Find $$\lim_{n \to \infty} n^2 \sum^n_{k=1} {1 \over {(n^2+k^2)^2}}$$ using Riemann sums.
I got
$$\lim_{n \to \infty} n^2 \sum^n_{k=1} {1 \over {(n^2+k^2)^2}} = \lim_{n \to \infty} \sum^n_{k=1} {1 \over {n^2}} {1 \over {(1+({k \over n})^2)^2}} $$
Now, this is not the classic $\lim_{n \to \infty} \sum^n_{k=1} {1 \over {n}} {1 \over {1+({k \over n})^2}}$ that I can just define $f(x)={1 \over {1+x^2}}$. The summation is to $n$ and not $n^2$... what should I do?

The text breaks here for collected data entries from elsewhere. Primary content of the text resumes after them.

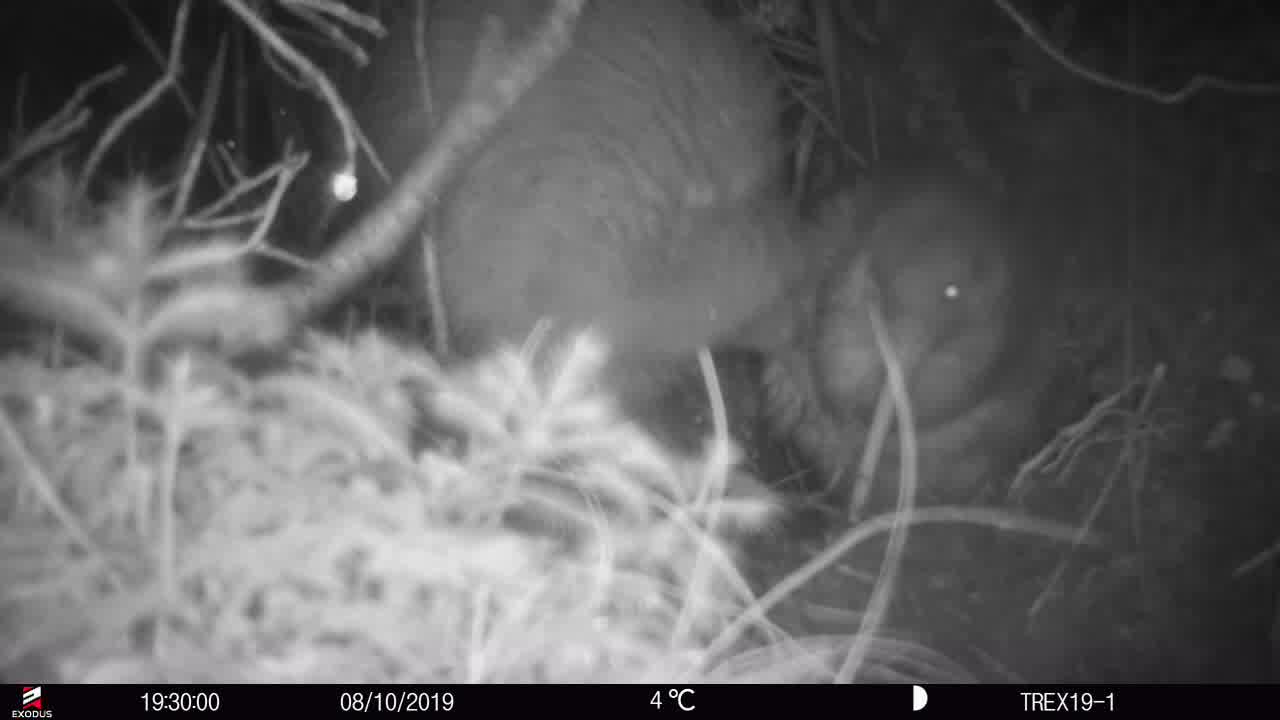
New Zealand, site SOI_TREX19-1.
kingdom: Animalia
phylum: Chordata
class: Aves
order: Apterygiformes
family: Apterygidae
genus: Apteryx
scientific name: Apteryx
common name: kiwi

$$\lim_{n \to \infty} n^2 \sum^n_{k=1} {1 \over {(n^2+k^2)^2}} = \lim_{n \to \infty} \frac{1}{n}\sum^n_{k=1} {1 \over {n}} {1 \over {(1+({k \over n})^2)^2}}=\lim_{n \to \infty} \frac{1}{n}\lim_{n \to \infty}\sum^n_{k=1} {1 \over {n}} {1 \over {(1+({k \over n})^2)^2}}=0\times\int_{0}^1\frac{1}{(1+x^2)^2}=0 $$